Communist Symbolism, Debates Spring Up on Social Media and Streets in Indonesia
Jakarta Globe Thu May 12, 2016
JAKARTA, Indonesia: . More than 50 years after the 1965 anti-communist purge, Indonesia has seen a reemergence of communist symbolism and debate through social media, pushing authorities to take serious action in preventing the propagation of communist ideas in the country.
The National Police spokesman Brig. Gen. Boy Rafli Amar said law enforcers are aware of the growing phenomenon and reminded the public that anyone found propagating the forbidden ideology — communism, marxism and leninism — by law could face a maximum 12-years imprisonment sentence.
He called on Indonesian citizens not to forward any communist propagation materials to others.
Communism has not just become a hot topic in the local social media recently, which has triggered some serious debate among netizens, but has also led to some arrests of merchandisers found selling attributes like clothing and toys resembling communist symbols.
The banning and disbanding of events hosted by education and media institutions which discuss issues related to communism has left many on social media wondering if authorities are overreacting.
Student dialogues and even documentary film screening have been the victims of such worries by the authorities and even non-government organizations proclaiming themselves to be the guardian of Indonesia’s philosophical foundation of Pancasila.
On Wednesday, members of the radical Islamic Defenders Front (FPI) disbanded a “Sekolah Marx” or “School of Marx” event hosted by the Student Press Association of Daunjati Institut Seni Budaya Indonesia (ISBI) in Bandung, West Java.
The incident was triggered by a discussion with the theme “Understanding Arts Through Karl Marx’s Mind,” during which an FPI member involved in the debate shouted “the unitary state of the Indonesian republic is a dead price,” according to local media reports.
Last week, police raided a house party celebrating World Press Freedom Day at the Alliance of Independent Journalists, or AJI, office in Yogyakarta, as the party was to be followed by a screening of a documentary film on exiled communist writers.
Negotiations for proceeding with the party turned ugly with more threats coming after members of the so-called Children of Military and Police Veterans Forum (FKPPI) arrived at the AJI office and began shouting slogans and dispersing the crowd.
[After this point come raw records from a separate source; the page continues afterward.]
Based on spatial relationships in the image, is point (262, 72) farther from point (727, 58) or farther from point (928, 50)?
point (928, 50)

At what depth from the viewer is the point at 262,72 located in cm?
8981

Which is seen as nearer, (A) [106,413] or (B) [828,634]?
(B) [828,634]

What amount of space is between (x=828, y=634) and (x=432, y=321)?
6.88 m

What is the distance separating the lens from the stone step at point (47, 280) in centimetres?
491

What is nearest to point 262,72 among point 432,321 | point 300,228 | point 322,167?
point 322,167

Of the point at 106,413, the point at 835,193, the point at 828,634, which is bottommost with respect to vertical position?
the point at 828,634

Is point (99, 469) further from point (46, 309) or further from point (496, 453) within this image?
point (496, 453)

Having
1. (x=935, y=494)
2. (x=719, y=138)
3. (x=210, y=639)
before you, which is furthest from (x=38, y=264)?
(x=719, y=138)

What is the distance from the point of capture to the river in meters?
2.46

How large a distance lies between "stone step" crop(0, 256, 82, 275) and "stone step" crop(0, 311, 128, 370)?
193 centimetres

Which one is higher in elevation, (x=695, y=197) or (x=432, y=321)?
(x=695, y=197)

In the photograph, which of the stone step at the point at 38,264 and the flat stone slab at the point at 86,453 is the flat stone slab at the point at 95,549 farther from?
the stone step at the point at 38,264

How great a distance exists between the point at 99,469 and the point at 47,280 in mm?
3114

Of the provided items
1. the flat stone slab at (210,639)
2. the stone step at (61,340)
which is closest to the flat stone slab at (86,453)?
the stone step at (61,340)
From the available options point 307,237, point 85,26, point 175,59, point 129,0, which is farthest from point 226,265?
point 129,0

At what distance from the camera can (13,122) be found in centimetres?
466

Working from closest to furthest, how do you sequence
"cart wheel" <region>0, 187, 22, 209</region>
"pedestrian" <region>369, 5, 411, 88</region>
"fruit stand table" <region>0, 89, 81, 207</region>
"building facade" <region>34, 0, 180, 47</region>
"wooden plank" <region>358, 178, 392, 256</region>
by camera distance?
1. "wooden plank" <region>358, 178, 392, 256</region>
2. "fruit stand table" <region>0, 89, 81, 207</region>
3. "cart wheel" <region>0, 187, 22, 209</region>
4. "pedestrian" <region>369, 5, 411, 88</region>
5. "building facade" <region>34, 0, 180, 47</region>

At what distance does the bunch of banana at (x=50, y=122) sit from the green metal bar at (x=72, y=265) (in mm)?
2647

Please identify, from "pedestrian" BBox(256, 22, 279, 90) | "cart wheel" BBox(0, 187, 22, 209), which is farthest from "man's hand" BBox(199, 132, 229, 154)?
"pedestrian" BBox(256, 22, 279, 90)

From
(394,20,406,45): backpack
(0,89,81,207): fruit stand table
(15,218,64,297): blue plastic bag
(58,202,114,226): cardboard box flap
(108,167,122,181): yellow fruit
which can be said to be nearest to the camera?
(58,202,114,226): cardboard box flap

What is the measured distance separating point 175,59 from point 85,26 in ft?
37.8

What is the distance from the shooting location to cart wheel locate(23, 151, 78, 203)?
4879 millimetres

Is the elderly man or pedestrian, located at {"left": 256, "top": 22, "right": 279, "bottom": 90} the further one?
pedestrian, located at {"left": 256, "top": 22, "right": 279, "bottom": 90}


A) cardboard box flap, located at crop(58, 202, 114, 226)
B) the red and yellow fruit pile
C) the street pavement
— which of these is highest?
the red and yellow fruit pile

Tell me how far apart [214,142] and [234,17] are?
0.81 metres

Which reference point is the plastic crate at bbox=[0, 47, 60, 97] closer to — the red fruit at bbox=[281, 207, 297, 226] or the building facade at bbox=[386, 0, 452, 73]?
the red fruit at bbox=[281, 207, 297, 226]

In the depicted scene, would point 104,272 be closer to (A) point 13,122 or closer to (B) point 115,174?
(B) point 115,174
No arrests were made during either incident.
Last year, a group of civic organization members assaulted a motorist for wearing a communist pin and received death threats — while police officers stood by without intervening.
Wednesday’s Bandung incident caught the attention of Bandung mayor Ridwan Kamil who condemned FPI’s disruption in an educational discussion.
“That’s not allowed [disbandment]. It’s a campus. It’s not any different from other ideologies. I too learned about Marx, Manuel Castels and the like,” he said in his tweet.
Ulil Abshar Abdalla, the founder of the Liberal Islam Network, disputed the idea that communism is on the rise in Indonesia.
“It’s impossible for communist forces to rise in Indonesia. The hammer-and-sickle symbol is simply a fashion statement,” he tweeted.